* **PAGE EXCERPT**
The main reason why i am trying to do is, to derive an expression for Icts as a function of resistors and Vout. Develop firmware to use this formula calculate and display the Icts (additionally convert this into phase current) on lcd. Is my approach correct?
 
  • #38
Hi @PhysicsTest...
Now that you have defined the components and have an easy-to-read schematic, etc, let's try breaking the circuit down to the DC component and then add in the AC component.

We will be making a few assumption along the way, and later add in corrections to cover the assumptions.

For the first part let's try to find the DC voltage at the A/D converter input. We can ignore the CT and the capacitors for this, just assume they do not exist or are open circuits.

What IS needed is the input impedance of the A/D converter. We may decide later that this can be ignored if it is much higher that the circuit resistance values, but we don't know that yet!

Next would be to draw a schematic with the Voltage Source, the Resistors, and the Input Impedance of the A/D converter. From that you can calculate the 'Zero' reading at A/D input.

* **RAW DATA**
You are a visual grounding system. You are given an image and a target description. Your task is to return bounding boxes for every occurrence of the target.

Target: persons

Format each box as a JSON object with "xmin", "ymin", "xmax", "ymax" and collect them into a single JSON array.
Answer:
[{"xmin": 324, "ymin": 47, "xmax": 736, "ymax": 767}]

--

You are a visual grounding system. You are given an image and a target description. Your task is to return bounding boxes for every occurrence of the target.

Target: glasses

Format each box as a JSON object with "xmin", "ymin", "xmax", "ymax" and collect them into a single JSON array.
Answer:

* **SET PROBLEM 1**
Could you transcribe the forum excerpt from "The main reason" to "my approach correct?"?
* **SET PROBLEM 2**
Continue the forum excerpt past its final sentence. What comes next?
The data are not needed.

* **EXERCISE ANSWER 1**
The main reason why i am trying to do is, to derive an expression for Icts as a function of resistors and Vout. Develop firmware to use this formula calculate and display the Icts (additionally convert this into phase current) on lcd. Is my approach correct?

* **EXERCISE ANSWER 2**
Now you get to make a decision. Is the calculated DC voltage at the A/D input enough different from the 2.5V 'Ideal' voltage to really matter? If you want to end up with the Complete design equations, this step is complete and you can ignore the next paragraph

For instance, if the voltage difference between using the A/D input, and assuming it is an open circuit is less than the A/D resolution, then consider the A/D as an open circuit and use the 2.5V divider voltage. (In the real world, there may be a variable resistor in the R2 - R3 divider network to trim the Zero voltage.)

Now consider the situation with the CT connected. The CT will have some internal resistance which is in parallel with the 10 Ohm resistor. The equivalent parallel resistance can be substituted in the equation derived above for the 'Zero' DC input to the A/D converter...
Or, again, you may want to substitute the equation for the parallel resistances into the DC equation derived above.

That completes the basic DC bias point calculation. If this was a design for producing many of these circuits, things like the resistors tolerances and maybe their resistance variation with temperature would also be accounted for.

Sorry for hijacking this thread, after you get the DC bias point completed, I will bow out and let the others here carry on their fine support.

Cheers,
Tom

p.s. Remember details count, and the more of them you supply the easier it is for everyone. (except maybe you when you have to type so much :wink:)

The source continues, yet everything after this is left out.